FUCK! FUCK! FUCK!
by
Vandemonium1
Edited by CreativityTakesCourage
This one is another shorty, around 3,000 words with no sex.
My thanks to CTC, once again, for the edit.
I still hear people saying that all the new discovery methods are gone. I beg to differ.
++++++
FUCK! FUCK! FUCK! How does he know? How did Dave find out? My marriage is toast, I just know it. The courts will judge Dave to be the primary caregiver of our kids, he'll be awarded custody. I'll be a social pariah, shunned by just about everyone in this church-going community. Forgiven by the priest with the soft words but the judging expression. Just like he did with Mary Skelton. She only lasted about three months after her husband discovered her affair. Three lonely months of being shunned by the rest of the community, despite what the priest had urged. This community really hates cheating spouses of both breeds.
I slammed on the brakes and screeched to a halt, stopping two scant metres from hitting a little girl who had run onto the road chasing a ball. She looked to be about three, about the same as my Paula. I was driving too fast, too preoccupied by my huge problem. The child's mother frowned at me from the kerb, even though it was her fucking fault for not supervising her kid better. I looked around and saw I was near the big park, five minutes from home. I suppressed my fears, drove with shaking hands another 200m and pulled over before I hit someone in my distraction.
How could Dave possibly think... No, that's stupid. Once Dave discovered I was having an affair it's only logical he'd think ill of me and want to cover his bases. He might run a dinky little editorial service from home but that doesn't mean he's stupid. Far from it. Once he found out, of course he WOULD think it wasn't my first and get the kids DNA tested.
But how the fuck did he find out? Carl and I have been so careful.
Thoughts of Carl reminded me. I picked up my phone and navigated to 'Carla', if Dave ever asked, a recently started work colleague. Stick as close to the truth as possible was my motto. My text,
'Can you talk'?
While waiting for a reply I continued to kick myself.
Why, oh why, did I let that smooth talking little fucker seduce me? No, no, now come on, be honest, that's not fair. Why we slept together the first time wasn't seduction and is perfectly explainable.
It happened while we were out of town. We'd just spent two whole days negotiating an exhausting deal, celebrated with too many champagnes and fallen into bed together.
If I had stopped there it would have been fine. I would have a secret that I would rue to my final day. A grave secret that could only hurt my husband and family. But I, or should I say, we, didn't. We'd both been ensnared by the excitement of sleeping with someone different after 10+ year of marriage. The allure of the illicitness of it all, the thrill of the naughtiness of it. The superiority of knowing we were fooling our spouses, two people who knew us so well, and successfully hiding it.
Or not successfully hiding it as it turns out.

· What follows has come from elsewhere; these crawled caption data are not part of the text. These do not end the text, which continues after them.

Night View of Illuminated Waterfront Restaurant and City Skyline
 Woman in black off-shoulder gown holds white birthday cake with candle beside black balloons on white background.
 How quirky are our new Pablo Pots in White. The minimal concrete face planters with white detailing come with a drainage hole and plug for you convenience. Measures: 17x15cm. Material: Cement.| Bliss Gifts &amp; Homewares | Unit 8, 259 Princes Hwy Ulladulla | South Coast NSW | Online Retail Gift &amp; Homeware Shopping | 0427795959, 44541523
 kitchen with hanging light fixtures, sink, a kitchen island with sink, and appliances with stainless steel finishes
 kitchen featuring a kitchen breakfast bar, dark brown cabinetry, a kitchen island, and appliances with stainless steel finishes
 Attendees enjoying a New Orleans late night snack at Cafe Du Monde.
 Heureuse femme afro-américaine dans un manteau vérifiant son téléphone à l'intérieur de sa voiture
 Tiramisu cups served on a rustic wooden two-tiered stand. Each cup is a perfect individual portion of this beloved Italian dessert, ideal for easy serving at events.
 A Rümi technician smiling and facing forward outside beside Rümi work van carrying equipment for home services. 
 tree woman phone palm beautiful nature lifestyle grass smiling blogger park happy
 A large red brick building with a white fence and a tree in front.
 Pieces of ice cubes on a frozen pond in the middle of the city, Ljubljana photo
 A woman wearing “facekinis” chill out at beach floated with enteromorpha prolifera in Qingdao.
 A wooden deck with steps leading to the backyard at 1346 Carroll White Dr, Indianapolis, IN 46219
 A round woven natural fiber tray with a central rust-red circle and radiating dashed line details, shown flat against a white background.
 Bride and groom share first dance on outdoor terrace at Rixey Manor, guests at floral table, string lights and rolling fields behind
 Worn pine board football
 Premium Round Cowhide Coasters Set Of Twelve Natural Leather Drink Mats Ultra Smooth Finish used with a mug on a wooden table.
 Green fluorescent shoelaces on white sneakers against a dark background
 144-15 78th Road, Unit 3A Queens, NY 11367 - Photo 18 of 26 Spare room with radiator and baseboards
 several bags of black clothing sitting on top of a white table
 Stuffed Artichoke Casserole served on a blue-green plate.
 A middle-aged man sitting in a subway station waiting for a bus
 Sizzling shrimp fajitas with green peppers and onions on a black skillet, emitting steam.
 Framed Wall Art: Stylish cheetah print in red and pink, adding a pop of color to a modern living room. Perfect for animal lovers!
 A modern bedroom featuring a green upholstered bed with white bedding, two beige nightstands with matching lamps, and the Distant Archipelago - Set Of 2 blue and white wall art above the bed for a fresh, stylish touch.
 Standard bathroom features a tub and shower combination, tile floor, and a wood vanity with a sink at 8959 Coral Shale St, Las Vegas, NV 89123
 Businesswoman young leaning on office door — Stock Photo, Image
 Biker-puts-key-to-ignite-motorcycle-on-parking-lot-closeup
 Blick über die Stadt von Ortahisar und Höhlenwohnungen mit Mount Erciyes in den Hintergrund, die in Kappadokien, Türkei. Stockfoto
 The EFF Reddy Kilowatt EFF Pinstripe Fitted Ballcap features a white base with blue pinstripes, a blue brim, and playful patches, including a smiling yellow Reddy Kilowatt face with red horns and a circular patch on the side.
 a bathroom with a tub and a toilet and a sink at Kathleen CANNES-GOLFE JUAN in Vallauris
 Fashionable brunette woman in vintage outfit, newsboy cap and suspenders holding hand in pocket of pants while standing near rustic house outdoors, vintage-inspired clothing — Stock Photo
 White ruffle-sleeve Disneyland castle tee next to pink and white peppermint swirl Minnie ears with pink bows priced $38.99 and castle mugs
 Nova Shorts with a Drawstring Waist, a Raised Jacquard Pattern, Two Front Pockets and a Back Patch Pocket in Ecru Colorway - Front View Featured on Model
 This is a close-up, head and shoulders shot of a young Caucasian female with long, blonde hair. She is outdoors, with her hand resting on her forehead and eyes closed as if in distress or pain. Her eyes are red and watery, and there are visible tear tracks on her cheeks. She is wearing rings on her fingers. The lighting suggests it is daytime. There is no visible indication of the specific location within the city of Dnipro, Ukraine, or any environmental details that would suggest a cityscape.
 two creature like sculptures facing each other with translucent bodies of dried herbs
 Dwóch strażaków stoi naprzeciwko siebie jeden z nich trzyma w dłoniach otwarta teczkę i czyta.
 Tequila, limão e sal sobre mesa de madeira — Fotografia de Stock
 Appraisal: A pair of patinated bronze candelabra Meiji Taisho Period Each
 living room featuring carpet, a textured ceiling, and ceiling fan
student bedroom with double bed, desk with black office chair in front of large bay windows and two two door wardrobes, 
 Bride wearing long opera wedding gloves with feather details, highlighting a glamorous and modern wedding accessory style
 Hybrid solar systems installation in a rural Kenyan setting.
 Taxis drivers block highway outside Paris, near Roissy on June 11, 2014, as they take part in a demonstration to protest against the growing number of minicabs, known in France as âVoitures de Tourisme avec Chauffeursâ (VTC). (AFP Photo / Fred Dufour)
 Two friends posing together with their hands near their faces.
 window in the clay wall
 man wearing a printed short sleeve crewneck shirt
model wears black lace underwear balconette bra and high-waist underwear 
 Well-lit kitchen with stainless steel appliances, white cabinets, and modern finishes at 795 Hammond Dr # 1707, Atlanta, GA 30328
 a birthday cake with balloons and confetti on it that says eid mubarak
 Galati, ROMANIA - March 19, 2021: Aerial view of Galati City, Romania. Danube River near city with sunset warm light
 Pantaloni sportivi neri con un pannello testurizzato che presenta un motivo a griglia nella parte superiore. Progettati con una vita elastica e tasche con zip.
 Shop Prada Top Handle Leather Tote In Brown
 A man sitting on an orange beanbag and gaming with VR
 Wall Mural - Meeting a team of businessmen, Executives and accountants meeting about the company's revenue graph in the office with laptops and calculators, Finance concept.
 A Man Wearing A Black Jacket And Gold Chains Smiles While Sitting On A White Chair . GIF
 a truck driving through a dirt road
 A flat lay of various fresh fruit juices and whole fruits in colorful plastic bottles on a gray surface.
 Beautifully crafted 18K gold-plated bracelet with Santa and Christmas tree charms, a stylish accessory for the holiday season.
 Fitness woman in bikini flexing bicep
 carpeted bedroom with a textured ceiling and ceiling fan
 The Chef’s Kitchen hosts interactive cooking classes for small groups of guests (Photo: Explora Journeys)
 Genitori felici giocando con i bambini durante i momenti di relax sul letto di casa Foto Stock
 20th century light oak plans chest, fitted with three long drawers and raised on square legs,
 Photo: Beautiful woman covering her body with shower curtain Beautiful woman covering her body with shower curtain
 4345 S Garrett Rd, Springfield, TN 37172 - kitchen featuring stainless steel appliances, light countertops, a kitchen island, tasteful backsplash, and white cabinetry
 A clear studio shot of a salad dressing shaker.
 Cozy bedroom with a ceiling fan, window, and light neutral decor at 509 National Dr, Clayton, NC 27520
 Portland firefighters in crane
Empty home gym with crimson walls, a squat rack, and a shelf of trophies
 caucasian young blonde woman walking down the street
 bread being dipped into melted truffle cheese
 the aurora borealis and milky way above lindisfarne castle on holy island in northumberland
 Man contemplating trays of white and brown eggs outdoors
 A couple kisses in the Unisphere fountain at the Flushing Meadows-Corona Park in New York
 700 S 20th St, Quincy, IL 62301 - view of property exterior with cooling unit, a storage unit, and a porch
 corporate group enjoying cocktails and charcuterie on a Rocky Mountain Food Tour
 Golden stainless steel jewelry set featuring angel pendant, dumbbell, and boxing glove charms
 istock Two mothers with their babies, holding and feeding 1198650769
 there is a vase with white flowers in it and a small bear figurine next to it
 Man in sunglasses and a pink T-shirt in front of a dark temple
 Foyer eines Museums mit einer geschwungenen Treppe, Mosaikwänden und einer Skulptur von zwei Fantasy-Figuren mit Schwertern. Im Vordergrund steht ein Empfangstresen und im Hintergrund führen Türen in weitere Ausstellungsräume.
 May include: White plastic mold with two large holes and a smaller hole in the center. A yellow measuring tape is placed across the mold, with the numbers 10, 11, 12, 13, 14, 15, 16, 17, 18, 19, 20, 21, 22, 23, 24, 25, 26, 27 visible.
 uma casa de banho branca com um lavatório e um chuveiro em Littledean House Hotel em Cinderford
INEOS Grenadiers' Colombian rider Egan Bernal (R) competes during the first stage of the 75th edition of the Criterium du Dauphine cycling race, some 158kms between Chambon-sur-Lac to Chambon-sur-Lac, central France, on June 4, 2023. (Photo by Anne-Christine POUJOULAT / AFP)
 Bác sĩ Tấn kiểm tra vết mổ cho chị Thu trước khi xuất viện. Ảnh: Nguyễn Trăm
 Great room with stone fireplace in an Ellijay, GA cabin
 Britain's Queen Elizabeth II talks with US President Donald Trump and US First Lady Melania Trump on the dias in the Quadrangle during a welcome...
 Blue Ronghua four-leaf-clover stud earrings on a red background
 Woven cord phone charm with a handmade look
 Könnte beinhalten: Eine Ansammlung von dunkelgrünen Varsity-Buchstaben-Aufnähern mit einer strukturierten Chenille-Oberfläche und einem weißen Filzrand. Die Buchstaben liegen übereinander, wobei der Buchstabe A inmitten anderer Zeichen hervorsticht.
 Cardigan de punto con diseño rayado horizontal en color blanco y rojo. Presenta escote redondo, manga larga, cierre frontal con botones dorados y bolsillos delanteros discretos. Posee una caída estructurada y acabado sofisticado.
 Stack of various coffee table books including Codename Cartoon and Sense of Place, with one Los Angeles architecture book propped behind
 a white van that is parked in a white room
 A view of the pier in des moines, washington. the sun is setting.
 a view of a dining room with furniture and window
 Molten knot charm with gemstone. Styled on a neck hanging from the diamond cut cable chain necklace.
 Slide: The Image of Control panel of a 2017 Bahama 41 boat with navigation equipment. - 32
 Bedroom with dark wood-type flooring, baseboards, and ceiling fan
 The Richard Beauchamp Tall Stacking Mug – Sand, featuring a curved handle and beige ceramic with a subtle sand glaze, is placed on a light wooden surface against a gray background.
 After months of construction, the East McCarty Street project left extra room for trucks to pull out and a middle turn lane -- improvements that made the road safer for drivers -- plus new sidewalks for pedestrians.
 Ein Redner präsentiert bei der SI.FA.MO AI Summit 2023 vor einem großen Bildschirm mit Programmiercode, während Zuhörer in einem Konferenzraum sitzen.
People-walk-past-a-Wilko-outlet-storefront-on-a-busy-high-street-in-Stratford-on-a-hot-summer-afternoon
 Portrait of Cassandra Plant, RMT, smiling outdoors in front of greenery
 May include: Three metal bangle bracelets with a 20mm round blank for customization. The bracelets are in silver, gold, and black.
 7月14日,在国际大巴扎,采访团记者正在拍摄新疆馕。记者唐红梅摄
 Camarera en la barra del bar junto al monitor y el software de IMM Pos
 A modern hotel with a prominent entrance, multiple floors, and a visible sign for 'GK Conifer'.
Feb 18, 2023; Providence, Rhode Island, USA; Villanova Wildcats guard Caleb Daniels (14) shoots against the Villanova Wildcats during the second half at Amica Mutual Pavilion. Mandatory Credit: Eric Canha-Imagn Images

My thoughts were interrupted by the ding of a text from Carl. Finally.
'
No, having dinner with Mary and the kids. What's up?'
Well, misery loves company they say.
'He knows. Dave knows about us.'
How the fuck had Dave found out? We'd been incredibly careful. Only getting together when we were away and then only if we could get adjoining rooms. We never walked into the same room door together, always used condoms, even the first time. Made absolutely sure we behaved normally in public and when we were home with our respective spouses.
Ding.
'Fuck! Mary is acting normally so he hasn't told her. Do you think he will? How angry is he?'
'Dunno. We haven't spoken yet. I did a runner as soon as I discovered he knew.'
This time I didn't have to wait long for a reply.